Jean Paul Sartre
Niçin yazıyorum?
Empati kurmak,
Sorular sormak,
Sorgulamak,
Düşünmek,
Düşlemek,
Değiştirmek / dönüştürmek,
Hissetmek,
Oynamak için mi?
Bunların hepsi birden mi? Yoksa hiçbiri mi?
Evet, birtakım şeyleri söylemeyi seçtim ve bu "için"lerin listesi daha uzar gider... Bununla birlikte, birtakım şeyleri söyleme biçimim, onları söyleme isteğim kadar önemli. Zira biçim, asla sadece biçim değildir. Biçim, estetiktir, duruştur, protestodur, tercihtir... Biçim, siyasettir.
Ne çok yazı okudum ve aslında ne kadar azlar... Meseleler başka başka olsa da bir ortak paydaları var: Hayat aslında bildiğimiz gibi değil, diyor bütün yazılar.
Başka hayatlar mümkün! Beni (onu, şunu, ötekini) gönül gözünle görebilirsin. Bu hikaye aslında böyle bitmemiş olabilir(di). Dünya az ileride kurulmuş olabilir(di). Görebilirsen... Hissedebilir, sezebilir, düşünebilir, tahayyül edebilirsen...
"Çık evreninden" diyor, bütün büyük anlatılar. Kafesinden, duvarlarından, sığınaklarından, bedeninden ayrıl. Kop. Aç üçüncü gözünü. İnsan uçabilir de... Kedi konuşabilir de... Nesneler vücuda gelebilir de... Hiç tanımadığın insanlar, hiç anlamadığın dillerde sana seni anlatabilir de...
Soruyorum kendime:
"Dünyanın en kadim sorularına bin yıllardır dönüp dolaşıp aynı cevapları arayan bir insan evladısın nihayetinde! Bilinmezlik katarının yolcularına ne vadediyorsun? Seni niye okusunlar? Hangi kelimeleri birbiriyle yan yana getirip nasıl bir müzikle ruhların ateşini körüklüyorsun, ondan haber ver" diye...
Yekten söyleyeyim o halde!
Bir şeyi bulmuyorum; arıyorum. Onun için yazıyorum.

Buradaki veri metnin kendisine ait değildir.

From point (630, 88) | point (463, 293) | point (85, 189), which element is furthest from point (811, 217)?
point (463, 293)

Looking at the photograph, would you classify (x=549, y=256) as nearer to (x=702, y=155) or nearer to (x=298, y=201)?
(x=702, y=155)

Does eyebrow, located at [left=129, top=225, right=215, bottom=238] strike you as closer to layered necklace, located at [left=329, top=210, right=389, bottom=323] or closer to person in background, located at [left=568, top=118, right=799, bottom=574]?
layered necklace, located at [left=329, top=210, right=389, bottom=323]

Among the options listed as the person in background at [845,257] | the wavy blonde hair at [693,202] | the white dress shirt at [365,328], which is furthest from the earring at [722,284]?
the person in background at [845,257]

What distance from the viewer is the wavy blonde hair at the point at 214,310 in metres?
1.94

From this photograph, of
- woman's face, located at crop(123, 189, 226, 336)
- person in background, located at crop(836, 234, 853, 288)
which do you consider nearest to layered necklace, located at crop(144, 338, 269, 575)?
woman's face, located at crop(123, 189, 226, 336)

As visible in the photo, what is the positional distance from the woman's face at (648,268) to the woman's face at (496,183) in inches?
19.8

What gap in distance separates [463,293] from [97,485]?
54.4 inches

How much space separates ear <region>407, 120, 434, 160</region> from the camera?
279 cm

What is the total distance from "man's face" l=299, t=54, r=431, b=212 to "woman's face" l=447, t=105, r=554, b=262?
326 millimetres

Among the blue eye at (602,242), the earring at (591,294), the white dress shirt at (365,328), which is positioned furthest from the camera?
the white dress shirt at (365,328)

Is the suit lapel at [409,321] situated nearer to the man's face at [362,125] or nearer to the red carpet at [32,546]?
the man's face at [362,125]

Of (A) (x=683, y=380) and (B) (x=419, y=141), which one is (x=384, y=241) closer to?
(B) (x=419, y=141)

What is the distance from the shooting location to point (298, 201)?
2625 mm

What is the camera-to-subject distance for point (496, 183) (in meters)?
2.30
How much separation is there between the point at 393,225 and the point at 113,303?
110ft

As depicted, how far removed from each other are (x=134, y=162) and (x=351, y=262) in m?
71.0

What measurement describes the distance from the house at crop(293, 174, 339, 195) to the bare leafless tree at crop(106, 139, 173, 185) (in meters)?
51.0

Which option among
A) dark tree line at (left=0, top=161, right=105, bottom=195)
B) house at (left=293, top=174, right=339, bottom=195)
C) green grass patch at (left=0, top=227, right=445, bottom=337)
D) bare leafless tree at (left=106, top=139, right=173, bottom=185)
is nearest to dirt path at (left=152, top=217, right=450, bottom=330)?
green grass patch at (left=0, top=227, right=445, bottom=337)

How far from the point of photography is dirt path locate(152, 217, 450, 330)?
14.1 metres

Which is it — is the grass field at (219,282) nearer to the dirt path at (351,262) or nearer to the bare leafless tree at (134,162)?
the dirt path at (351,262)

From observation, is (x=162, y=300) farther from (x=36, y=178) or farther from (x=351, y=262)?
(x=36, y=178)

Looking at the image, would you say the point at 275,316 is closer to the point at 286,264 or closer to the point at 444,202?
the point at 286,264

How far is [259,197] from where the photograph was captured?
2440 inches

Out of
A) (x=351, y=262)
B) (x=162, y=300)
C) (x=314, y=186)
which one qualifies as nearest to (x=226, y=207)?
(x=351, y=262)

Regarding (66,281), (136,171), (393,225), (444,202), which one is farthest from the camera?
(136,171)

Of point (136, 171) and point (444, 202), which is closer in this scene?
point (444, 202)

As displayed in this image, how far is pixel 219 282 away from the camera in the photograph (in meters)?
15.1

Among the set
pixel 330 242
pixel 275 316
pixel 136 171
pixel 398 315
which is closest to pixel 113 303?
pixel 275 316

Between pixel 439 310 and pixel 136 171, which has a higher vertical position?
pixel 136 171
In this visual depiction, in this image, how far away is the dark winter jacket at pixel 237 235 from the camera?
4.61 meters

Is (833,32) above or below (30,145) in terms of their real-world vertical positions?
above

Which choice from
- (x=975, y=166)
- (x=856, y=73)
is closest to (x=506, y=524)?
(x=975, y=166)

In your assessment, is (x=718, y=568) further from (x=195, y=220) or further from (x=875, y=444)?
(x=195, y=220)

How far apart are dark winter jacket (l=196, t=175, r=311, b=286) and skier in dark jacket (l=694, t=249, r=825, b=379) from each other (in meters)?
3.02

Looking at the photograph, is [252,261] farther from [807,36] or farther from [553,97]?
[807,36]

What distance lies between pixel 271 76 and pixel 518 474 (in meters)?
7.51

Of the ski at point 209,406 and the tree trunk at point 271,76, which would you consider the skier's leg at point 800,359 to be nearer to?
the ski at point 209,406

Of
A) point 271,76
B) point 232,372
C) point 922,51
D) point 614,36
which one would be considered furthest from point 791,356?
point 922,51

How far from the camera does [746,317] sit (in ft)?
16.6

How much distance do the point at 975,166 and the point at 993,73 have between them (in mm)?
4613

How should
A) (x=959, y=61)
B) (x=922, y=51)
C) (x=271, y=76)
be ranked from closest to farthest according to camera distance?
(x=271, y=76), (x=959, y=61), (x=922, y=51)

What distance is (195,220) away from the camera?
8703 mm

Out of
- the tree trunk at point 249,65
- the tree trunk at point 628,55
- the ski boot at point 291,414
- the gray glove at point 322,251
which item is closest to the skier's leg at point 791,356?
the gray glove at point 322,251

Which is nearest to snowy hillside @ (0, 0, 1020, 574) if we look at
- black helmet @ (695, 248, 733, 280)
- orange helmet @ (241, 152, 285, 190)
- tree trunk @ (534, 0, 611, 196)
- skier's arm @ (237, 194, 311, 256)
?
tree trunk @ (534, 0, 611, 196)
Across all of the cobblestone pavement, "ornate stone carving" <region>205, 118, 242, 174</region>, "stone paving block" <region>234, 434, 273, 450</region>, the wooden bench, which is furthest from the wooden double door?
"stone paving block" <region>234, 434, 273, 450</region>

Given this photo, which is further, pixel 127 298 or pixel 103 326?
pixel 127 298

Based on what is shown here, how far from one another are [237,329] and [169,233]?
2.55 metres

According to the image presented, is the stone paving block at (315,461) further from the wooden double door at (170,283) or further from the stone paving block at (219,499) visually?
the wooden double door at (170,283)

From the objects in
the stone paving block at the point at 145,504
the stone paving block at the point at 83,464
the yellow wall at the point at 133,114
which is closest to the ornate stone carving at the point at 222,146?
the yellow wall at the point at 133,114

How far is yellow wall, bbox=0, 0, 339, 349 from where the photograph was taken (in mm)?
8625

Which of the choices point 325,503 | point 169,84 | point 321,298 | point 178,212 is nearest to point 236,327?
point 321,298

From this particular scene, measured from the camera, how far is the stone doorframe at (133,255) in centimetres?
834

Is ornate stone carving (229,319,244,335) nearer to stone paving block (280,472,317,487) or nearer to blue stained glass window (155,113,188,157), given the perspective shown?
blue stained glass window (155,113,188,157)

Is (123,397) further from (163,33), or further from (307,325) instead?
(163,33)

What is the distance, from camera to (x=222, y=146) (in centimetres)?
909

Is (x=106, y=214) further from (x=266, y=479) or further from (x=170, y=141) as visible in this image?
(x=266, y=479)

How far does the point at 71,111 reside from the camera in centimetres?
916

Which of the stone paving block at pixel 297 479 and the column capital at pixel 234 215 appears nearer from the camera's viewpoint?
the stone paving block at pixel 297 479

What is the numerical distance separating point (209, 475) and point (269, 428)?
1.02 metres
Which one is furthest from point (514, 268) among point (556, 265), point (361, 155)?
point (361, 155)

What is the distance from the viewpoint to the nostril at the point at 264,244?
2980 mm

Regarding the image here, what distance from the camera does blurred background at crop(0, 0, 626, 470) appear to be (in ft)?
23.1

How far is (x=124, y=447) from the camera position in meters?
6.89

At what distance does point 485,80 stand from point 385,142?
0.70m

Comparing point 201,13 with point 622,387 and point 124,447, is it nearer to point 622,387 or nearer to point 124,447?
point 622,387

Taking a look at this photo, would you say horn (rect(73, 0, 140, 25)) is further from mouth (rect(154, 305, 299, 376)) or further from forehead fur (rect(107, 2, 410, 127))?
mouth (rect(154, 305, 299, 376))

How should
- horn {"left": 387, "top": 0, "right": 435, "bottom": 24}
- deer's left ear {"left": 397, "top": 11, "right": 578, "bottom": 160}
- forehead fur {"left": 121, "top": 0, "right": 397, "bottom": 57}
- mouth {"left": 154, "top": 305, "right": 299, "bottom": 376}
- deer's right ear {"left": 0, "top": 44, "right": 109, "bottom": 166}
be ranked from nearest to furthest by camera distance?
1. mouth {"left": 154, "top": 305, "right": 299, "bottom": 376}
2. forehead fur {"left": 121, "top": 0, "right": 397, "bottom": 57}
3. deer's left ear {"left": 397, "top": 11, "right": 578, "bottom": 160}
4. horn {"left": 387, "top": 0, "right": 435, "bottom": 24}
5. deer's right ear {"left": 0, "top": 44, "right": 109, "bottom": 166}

Her seferinde, kırmızı gözlü beyaz tavşanın peşinden deliğe atlayan bir Alice oluyorum. Evet; "bir" Alice. Her seferinde yenisi... Delikler, dehlizler, düşerken önünden geçtiğim nesneler sürekli değişiyor. O karanlığa kendimi bırakırken nelerle karşılaşacağımı bilmiyorum. Kelimelerin fenerleri bir bir yandıkça önümü görüyorum. Cümleler zihnimin ne kadar aydınlanmasına izin verirse o kadar yürüyorum. Gördüklerim ve dokunduklarım metamorfoza uğruyor; yazıda vücut buluyor.
Hindistan'ı bulmak için yola çıkmışken Amerika'yı keşfetmiş olabiliyorum.*
Bazı hikayelerin sonu öyle bitmesin diye yazıyorum belki. Sonunu bildiklerimin akışını değiştirmek, bilmediklerime ise kendimce finaller biçmek için...
Seyrinden korktuğum hikayeler var hayatta. Seyretmek istemediklerim... Hikayelerden korktuğum için yazıyorum belki de. Hikayeleri bu yüzden "korkunç"seviyorum belki de...
Seyirci kalmamak adına zembereği kırmak, nehri akıntının tersine çevirmek için yazıyor olamaz mıyım?
Saatleri ayarlamak için, saatleri bozmak için, zamanı akışına bırakmamak için yazıyor olamaz mıyım?
Siz niçin yazıyorsunuz? Meraktayım. Anlatın çoğalalım. Zira, Murathan Mungan'ın dediği gibi: "Yazarlar birbirlerinin sözlerine muhtaçtır."
* "Her yazar bir Kolomb'dur. Hindistan'a gidiyorum derken Amerika'yı bulmaktır yazmak."